** Start of Supplied entries **

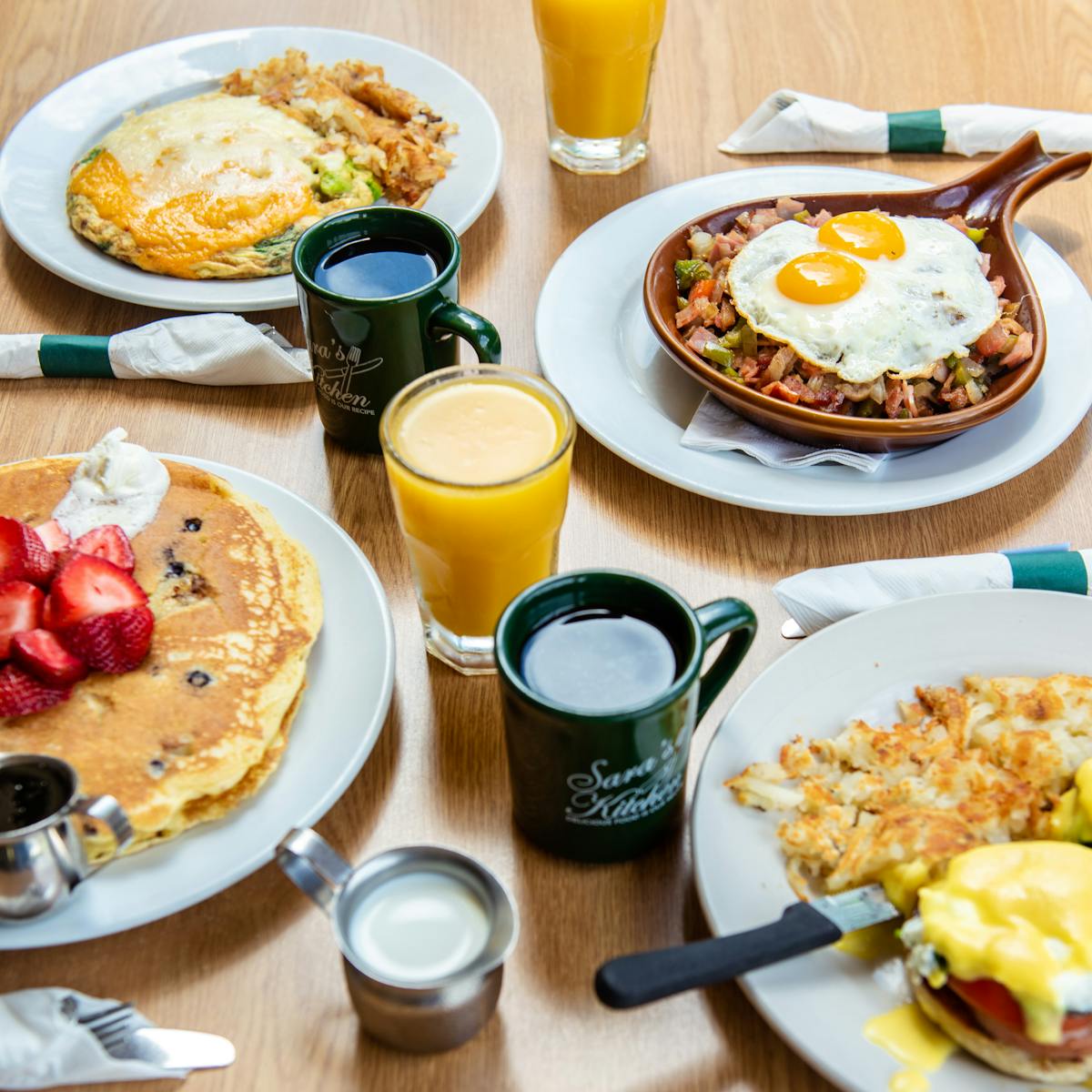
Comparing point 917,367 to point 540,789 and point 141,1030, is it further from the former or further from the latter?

** End of Supplied entries **
** Start of Supplied entries **

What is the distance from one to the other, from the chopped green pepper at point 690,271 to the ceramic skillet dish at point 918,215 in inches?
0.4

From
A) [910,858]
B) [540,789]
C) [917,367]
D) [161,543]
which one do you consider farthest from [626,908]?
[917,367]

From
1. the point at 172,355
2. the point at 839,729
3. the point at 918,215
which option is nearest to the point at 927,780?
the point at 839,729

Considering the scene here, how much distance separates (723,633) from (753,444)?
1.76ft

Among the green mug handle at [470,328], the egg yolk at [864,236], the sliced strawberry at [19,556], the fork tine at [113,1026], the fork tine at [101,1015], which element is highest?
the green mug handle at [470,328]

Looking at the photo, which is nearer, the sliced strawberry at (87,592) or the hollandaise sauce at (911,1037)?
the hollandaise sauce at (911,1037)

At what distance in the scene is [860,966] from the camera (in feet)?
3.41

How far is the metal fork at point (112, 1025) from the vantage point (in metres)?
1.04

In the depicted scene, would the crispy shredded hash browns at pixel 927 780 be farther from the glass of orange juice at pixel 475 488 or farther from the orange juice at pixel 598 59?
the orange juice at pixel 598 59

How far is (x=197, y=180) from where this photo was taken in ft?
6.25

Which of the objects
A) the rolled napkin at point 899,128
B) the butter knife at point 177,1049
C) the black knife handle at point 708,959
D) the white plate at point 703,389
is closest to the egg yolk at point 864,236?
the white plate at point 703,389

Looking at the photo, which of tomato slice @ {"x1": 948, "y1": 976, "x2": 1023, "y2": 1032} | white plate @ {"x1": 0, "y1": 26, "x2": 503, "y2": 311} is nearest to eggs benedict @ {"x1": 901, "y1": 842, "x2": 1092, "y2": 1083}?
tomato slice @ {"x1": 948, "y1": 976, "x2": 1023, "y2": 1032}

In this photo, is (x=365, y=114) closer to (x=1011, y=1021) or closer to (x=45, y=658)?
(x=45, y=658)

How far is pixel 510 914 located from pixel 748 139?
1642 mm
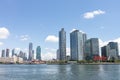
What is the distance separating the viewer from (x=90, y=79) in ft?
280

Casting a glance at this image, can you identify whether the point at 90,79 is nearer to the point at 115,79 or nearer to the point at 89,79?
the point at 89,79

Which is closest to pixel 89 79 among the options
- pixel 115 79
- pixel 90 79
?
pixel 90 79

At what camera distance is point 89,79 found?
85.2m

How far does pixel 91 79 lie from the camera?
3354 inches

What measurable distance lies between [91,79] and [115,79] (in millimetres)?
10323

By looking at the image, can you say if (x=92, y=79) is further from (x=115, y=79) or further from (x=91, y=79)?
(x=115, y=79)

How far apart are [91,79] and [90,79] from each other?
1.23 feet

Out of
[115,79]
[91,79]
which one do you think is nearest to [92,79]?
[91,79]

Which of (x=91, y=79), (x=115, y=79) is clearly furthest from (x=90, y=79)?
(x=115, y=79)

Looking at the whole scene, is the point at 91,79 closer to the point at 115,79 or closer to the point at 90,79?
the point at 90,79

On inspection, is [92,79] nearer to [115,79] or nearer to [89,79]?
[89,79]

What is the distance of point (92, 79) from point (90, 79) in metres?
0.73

** End of Supplied entries **

_Stated exercise_
Lay out the entries as a JSON list of strings, one string per line, starting with the line that contains "Looking at the photo, which of" and ending with the line that contains "3354 inches", both included. Leave out blank lines and pictures.

_Written answer_
[
  "Looking at the photo, which of tomato slice @ {\"x1\": 948, \"y1\": 976, \"x2\": 1023, \"y2\": 1032} | white plate @ {\"x1\": 0, \"y1\": 26, \"x2\": 503, \"y2\": 311} is nearest to eggs benedict @ {\"x1\": 901, \"y1\": 842, \"x2\": 1092, \"y2\": 1083}?",
  "tomato slice @ {\"x1\": 948, \"y1\": 976, \"x2\": 1023, \"y2\": 1032}",
  "In this photo, is (x=365, y=114) closer to (x=1011, y=1021) or closer to (x=45, y=658)?",
  "(x=45, y=658)",
  "How far is pixel 510 914 located from pixel 748 139?",
  "1642 mm",
  "What is the distance separating the viewer from (x=90, y=79) in ft?",
  "280",
  "Casting a glance at this image, can you identify whether the point at 90,79 is nearer to the point at 115,79 or nearer to the point at 89,79?",
  "the point at 89,79",
  "Which is closest to pixel 89 79 among the options",
  "- pixel 115 79",
  "- pixel 90 79",
  "?",
  "pixel 90 79",
  "At what camera distance is point 89,79 found?",
  "85.2m",
  "How far does pixel 91 79 lie from the camera?",
  "3354 inches"
]